YOUR TASK: Copy out word for word the records from the line containing "In this snapshot, is" through the end of the records, both ends included.

DATA SUPPLIED:

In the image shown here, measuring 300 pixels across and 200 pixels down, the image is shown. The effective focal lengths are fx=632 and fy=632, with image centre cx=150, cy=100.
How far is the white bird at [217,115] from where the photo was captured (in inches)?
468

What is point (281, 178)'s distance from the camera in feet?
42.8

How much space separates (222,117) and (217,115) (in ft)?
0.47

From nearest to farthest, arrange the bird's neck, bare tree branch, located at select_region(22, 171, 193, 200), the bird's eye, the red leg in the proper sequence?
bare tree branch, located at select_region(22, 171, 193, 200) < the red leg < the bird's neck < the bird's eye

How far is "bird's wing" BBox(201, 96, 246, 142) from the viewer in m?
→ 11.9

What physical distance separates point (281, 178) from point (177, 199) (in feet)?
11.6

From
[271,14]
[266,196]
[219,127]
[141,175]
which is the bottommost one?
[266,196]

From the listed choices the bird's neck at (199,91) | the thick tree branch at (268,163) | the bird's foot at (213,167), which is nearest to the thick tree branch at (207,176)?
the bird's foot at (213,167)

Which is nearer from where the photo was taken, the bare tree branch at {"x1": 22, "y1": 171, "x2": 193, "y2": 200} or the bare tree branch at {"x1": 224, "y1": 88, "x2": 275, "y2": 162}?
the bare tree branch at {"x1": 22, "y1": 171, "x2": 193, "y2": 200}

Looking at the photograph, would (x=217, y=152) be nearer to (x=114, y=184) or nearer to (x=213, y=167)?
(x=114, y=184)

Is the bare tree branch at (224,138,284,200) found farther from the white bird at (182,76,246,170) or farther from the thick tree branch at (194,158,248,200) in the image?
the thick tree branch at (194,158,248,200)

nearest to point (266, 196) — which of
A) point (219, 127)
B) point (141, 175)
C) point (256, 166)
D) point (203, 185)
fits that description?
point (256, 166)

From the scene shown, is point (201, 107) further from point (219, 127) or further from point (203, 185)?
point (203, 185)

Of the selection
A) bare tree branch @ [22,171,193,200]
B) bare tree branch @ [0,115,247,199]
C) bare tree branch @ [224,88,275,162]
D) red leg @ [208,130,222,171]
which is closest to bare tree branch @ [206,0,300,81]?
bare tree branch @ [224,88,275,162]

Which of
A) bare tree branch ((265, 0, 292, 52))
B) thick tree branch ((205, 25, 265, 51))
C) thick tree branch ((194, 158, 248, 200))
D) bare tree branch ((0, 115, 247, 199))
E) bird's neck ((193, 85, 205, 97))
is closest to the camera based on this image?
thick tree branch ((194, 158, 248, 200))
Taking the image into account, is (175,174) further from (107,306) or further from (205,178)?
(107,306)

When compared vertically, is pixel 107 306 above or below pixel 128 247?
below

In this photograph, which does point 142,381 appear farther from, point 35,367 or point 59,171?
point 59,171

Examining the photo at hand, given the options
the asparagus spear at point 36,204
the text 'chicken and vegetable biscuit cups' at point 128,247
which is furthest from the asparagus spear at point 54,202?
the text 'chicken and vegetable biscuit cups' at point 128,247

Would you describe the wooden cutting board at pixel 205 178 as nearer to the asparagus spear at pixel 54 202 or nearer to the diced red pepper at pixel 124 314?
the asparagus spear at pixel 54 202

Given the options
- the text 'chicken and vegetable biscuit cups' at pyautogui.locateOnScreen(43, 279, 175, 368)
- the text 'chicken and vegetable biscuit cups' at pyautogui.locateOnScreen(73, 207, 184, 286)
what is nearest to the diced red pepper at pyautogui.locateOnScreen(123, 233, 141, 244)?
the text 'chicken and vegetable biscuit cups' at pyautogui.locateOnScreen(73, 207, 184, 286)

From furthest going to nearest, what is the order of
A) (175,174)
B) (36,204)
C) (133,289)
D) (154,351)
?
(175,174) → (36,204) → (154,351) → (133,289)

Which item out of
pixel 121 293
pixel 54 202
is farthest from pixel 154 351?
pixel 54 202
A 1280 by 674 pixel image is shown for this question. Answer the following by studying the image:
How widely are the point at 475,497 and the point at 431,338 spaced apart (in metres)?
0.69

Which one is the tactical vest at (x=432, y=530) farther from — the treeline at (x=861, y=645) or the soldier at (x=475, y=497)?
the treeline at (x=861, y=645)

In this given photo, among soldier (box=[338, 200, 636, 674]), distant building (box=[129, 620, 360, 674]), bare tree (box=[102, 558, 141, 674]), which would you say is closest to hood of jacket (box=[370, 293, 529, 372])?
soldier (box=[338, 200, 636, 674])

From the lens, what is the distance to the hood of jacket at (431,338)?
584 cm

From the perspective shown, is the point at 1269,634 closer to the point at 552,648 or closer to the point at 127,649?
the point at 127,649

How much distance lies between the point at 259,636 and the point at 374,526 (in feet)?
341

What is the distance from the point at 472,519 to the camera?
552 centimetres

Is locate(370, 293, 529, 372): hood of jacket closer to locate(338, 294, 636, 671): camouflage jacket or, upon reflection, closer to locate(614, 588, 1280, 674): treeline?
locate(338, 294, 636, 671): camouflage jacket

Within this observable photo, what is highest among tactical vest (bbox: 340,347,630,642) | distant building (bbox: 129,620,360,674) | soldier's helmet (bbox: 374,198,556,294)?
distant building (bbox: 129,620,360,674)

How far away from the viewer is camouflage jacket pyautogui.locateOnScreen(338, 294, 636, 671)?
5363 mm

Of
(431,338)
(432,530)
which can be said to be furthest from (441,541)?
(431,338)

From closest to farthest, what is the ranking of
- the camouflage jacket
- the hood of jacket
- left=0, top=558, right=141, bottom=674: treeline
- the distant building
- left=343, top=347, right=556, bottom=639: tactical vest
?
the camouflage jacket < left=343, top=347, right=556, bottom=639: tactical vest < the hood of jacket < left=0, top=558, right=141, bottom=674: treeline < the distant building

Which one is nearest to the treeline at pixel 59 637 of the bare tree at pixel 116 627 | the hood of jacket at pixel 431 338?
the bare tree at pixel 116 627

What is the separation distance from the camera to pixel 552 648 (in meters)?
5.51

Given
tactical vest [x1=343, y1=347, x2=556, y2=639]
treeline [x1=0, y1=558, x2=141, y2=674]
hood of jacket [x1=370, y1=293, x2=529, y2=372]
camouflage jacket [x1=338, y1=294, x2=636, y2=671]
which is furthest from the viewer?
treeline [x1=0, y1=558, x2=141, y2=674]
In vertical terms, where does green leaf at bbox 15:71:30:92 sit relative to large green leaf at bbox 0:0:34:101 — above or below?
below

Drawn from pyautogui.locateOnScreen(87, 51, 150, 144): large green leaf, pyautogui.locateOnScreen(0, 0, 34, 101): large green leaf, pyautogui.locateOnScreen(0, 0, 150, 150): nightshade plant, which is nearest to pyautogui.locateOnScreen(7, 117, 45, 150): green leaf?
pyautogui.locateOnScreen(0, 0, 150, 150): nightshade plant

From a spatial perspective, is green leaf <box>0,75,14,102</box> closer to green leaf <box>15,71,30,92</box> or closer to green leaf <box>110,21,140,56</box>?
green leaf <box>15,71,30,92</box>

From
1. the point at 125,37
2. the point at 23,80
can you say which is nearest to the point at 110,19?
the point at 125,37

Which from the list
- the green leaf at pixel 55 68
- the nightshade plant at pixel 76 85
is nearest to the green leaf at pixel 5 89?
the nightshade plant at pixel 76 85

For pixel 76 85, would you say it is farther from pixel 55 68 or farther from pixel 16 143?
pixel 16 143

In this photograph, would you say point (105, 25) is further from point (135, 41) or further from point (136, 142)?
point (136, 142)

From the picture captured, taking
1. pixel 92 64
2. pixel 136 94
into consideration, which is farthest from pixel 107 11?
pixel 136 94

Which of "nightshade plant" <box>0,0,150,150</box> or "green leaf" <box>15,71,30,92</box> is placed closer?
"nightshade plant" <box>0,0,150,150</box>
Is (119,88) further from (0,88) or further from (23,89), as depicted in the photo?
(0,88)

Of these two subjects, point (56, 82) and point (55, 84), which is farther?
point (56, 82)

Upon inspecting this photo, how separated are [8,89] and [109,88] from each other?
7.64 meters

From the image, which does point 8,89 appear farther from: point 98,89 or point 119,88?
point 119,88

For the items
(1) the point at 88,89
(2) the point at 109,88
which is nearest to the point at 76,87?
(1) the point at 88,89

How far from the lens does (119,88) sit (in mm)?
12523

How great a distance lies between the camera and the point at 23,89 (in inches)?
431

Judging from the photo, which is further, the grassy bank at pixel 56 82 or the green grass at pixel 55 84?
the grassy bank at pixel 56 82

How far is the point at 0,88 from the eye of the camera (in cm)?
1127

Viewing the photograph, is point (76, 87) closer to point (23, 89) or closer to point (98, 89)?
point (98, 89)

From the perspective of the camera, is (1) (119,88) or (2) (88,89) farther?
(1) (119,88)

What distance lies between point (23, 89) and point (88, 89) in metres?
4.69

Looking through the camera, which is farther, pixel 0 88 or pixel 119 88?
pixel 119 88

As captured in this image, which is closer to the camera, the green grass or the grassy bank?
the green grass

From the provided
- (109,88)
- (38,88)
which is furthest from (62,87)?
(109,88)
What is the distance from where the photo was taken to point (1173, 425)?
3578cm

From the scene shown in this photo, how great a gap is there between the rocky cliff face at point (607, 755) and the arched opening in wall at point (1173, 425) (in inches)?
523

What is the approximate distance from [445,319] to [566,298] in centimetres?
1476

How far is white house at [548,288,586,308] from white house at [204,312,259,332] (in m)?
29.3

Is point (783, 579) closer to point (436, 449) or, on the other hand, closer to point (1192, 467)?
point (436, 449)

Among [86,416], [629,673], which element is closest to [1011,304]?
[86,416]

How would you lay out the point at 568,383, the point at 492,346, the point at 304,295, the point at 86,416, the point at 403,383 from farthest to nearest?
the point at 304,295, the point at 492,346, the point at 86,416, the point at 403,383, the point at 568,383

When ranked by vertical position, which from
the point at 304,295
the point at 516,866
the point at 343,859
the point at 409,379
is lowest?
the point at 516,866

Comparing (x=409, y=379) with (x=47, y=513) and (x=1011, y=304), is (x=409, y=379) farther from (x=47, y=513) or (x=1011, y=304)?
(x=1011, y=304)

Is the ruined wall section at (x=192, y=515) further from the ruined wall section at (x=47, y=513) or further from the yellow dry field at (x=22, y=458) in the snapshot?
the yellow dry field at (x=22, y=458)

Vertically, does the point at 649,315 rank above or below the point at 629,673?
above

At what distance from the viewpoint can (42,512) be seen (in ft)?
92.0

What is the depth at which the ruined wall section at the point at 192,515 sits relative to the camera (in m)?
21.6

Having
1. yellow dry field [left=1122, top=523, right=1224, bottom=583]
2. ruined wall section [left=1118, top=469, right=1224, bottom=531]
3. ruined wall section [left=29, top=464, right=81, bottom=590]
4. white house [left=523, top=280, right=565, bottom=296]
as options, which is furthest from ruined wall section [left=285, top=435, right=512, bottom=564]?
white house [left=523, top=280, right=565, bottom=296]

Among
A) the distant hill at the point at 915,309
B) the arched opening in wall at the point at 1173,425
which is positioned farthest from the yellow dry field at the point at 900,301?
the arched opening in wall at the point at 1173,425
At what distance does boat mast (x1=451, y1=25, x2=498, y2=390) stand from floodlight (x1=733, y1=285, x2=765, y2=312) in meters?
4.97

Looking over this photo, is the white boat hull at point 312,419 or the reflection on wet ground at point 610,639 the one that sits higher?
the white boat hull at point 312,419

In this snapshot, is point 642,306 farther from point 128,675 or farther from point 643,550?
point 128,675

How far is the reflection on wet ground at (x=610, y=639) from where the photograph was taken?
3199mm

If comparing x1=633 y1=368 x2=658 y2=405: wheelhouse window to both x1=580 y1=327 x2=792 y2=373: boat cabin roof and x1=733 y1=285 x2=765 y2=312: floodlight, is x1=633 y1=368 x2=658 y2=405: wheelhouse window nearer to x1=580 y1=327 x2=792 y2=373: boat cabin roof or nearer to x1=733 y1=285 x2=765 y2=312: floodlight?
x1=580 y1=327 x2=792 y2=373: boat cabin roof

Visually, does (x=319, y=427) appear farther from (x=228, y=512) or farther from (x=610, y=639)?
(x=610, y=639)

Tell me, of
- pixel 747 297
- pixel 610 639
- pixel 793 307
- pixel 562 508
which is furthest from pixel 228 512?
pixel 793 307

FINISHED TASK:
In this snapshot, is point 642,306 farther from point 128,675 or farther from point 643,550?
point 128,675

How far is the reflection on wet ground at (x=610, y=639) from where the photograph was taken?
3199mm

If comparing x1=633 y1=368 x2=658 y2=405: wheelhouse window to both x1=580 y1=327 x2=792 y2=373: boat cabin roof and x1=733 y1=285 x2=765 y2=312: floodlight, is x1=633 y1=368 x2=658 y2=405: wheelhouse window nearer to x1=580 y1=327 x2=792 y2=373: boat cabin roof or nearer to x1=733 y1=285 x2=765 y2=312: floodlight?
x1=580 y1=327 x2=792 y2=373: boat cabin roof

Visually, does (x=319, y=427) appear farther from (x=228, y=512) or farther from (x=610, y=639)?
(x=610, y=639)

Tell me, of
- pixel 747 297
- pixel 610 639
- pixel 793 307
- pixel 562 508
which is furthest from pixel 228 512?
pixel 793 307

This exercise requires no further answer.